Hydropower station in Rasuwa District, Nepal

Upper Trishuli 3A Hydropower Station (Nepali: माथिल्लो त्रिशुली ३a जलविद्युत आयोजना) is a run-of-river hydroelectric plant located in Rasuwa District of Nepal. The flow from the Trishuli River was used to generate 60 MW of electricity, but the plant has since been severely impacted by the 2026 Nepal floods.

==Background==
The plant is owned and developed by Nepal Electricity Authority (NEA). The plant started generating electricity on 30 August 2019. The generation licence expires on 2102-11-14 BS.

The power station is connected to the national grid.

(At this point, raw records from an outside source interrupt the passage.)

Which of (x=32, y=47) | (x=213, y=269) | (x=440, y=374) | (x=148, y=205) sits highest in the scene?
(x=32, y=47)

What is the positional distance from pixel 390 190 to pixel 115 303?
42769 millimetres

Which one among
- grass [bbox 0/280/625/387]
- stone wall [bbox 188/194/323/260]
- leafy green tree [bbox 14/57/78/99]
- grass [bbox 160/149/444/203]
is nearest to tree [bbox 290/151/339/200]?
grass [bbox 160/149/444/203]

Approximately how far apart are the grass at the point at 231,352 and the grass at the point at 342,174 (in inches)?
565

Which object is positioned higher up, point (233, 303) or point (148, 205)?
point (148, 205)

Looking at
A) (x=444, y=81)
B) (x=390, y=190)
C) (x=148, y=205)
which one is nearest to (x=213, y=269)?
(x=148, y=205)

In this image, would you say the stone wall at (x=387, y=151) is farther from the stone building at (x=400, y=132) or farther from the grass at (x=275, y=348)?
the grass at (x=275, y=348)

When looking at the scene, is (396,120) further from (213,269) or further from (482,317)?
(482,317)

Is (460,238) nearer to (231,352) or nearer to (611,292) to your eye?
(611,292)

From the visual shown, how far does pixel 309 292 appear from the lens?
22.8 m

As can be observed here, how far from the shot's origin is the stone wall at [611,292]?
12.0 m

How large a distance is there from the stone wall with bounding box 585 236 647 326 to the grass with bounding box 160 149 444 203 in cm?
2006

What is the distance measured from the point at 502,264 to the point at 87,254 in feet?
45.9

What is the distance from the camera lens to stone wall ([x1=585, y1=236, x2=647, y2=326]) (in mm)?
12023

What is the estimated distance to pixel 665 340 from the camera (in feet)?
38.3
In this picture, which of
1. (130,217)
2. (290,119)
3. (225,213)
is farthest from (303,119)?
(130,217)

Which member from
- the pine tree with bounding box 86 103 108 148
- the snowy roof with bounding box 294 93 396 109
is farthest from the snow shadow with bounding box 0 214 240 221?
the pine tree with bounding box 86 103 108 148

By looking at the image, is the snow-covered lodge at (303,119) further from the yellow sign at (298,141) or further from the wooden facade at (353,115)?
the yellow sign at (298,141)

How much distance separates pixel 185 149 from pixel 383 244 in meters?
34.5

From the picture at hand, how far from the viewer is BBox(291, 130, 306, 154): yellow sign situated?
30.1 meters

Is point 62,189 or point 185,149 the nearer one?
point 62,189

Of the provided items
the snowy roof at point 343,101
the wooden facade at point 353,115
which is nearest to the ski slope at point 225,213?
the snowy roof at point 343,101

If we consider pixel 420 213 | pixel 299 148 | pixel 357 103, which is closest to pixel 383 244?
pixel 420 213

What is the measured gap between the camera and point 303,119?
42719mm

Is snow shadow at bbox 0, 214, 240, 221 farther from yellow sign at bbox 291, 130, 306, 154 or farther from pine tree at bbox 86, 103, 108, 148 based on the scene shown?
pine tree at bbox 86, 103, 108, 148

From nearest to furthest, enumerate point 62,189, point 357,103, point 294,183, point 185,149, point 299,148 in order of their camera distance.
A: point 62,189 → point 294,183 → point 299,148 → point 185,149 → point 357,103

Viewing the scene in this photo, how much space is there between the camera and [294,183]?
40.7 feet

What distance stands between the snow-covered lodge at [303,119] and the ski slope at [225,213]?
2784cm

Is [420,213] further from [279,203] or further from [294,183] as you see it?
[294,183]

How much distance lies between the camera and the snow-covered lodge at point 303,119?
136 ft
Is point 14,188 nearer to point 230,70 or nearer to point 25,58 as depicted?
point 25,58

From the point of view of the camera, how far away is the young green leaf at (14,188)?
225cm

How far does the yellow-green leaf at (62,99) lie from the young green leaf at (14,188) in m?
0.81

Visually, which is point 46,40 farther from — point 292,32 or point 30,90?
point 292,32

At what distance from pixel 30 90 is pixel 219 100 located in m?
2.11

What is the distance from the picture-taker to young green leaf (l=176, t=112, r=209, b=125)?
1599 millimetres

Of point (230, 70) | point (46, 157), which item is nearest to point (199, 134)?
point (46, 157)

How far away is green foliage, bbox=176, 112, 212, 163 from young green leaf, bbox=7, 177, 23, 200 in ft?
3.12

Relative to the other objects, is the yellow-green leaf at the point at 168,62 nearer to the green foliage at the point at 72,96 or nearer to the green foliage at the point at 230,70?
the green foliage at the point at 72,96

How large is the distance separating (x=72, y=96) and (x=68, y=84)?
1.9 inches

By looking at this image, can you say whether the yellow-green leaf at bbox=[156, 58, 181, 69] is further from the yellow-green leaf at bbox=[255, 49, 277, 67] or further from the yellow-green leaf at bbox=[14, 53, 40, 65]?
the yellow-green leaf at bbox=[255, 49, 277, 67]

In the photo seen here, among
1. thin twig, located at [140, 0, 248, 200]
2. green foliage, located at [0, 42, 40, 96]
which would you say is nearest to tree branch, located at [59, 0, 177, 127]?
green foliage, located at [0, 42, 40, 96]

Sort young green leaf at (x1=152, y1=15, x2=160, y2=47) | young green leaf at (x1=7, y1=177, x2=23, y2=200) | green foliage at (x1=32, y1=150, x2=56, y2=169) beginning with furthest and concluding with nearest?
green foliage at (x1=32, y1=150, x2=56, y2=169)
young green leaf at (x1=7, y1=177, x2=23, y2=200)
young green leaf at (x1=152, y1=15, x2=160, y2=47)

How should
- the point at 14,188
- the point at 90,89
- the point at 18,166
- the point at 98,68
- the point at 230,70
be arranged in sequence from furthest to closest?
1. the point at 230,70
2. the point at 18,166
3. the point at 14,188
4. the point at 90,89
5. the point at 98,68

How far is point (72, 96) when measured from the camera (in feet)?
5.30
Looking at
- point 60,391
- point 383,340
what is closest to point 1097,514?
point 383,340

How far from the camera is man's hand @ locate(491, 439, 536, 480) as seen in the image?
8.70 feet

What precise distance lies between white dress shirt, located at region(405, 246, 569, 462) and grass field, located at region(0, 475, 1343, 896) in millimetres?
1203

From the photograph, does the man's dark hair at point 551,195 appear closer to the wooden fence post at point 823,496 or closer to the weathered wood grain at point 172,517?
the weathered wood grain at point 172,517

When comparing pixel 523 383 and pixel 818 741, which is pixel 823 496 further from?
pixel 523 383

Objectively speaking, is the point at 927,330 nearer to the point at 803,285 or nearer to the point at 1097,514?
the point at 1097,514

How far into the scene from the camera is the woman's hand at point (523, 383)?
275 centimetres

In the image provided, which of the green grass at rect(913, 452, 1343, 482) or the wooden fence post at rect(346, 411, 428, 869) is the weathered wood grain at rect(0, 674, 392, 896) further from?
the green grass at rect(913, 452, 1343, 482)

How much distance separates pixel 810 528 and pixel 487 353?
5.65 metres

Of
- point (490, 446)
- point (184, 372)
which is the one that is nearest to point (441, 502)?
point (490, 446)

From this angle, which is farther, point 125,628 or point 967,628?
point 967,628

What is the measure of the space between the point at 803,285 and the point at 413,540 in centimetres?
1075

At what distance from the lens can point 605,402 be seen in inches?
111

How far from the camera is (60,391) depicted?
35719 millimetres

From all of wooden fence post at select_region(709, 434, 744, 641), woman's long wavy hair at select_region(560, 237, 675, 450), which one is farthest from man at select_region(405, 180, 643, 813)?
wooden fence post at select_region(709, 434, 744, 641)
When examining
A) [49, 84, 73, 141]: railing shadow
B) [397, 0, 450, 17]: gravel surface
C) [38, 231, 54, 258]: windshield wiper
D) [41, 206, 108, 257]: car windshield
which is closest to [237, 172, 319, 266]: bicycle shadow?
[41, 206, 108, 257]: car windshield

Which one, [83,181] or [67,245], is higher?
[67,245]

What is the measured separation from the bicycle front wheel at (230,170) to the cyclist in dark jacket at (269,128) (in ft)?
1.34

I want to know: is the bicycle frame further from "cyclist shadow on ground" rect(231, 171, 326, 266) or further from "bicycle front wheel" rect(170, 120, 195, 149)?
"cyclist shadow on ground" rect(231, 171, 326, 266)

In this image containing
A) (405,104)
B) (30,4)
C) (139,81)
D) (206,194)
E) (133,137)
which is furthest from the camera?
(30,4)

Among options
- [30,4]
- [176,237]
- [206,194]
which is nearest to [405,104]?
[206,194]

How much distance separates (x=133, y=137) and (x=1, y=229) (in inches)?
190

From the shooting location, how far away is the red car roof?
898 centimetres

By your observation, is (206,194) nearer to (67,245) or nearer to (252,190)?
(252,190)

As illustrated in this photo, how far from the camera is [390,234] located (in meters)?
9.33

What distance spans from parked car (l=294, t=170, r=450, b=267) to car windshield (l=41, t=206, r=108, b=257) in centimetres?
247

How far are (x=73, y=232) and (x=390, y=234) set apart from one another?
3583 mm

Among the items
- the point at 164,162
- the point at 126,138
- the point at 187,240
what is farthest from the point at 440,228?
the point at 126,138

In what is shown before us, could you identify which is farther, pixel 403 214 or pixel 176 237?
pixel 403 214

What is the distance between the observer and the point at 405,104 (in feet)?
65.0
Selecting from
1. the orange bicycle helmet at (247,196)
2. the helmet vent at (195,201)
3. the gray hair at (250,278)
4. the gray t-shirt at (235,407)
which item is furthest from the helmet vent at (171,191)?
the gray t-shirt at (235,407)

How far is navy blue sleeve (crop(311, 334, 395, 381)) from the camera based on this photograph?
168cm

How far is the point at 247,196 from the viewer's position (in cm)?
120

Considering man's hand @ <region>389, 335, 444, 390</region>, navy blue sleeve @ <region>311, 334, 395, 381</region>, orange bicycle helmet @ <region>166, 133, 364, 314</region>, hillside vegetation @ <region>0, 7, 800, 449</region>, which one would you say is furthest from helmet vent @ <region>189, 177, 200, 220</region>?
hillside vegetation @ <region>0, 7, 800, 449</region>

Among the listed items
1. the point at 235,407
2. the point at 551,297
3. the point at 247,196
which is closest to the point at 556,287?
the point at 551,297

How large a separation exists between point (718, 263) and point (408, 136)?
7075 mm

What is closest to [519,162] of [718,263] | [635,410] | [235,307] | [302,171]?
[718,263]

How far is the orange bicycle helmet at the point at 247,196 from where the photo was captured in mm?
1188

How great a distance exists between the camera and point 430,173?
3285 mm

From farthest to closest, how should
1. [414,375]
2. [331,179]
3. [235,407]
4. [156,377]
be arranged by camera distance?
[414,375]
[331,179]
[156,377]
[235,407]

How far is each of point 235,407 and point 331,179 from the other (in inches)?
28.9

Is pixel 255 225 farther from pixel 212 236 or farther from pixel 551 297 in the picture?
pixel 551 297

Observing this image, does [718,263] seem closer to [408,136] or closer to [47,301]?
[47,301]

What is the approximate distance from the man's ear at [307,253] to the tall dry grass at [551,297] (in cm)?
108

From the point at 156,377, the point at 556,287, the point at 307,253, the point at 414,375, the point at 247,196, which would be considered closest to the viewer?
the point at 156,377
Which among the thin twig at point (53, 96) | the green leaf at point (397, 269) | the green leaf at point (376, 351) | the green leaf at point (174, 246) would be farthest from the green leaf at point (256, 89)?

The total project cost was US$125.775 million. The project was funded by the Government of Nepal through NEA and a loan provided by China Exim Bank.

==2026 floods==
On 26 August 2026, the station was severely damaged and possibly destroyed beyond repair by an enormous flash flood and mudslide that made its way down from the Chinese-Nepalese border. As of 30 August, Nepalese emergency services are trying to locate and rescue hundreds of workers believed to have been trapped by the catastrophe in tunnels under the power plant.

Australian geologist, engineer, and tunnel rescue expert Arnold Dix, who was asked by Nepalese authorities to assist with rescue efforts at the power station, said on 2 September that 42 workers were reported missing from this plant. He believes that survival may be possible within the 33 m facility underneath the mountains, in a "Goldilocks zone" at the top of the underground building. Rescuers are attempting to drill vertically from outside, aiming to break through the reinforced concrete roof section. However, rescue efforts are hampered by weather and lack of access after roads had been washed away.

On 4 September 2026, nine days after the flood, two workers were rescued from within the tunnel system. As of 23 September, 39 people remain missing at the site.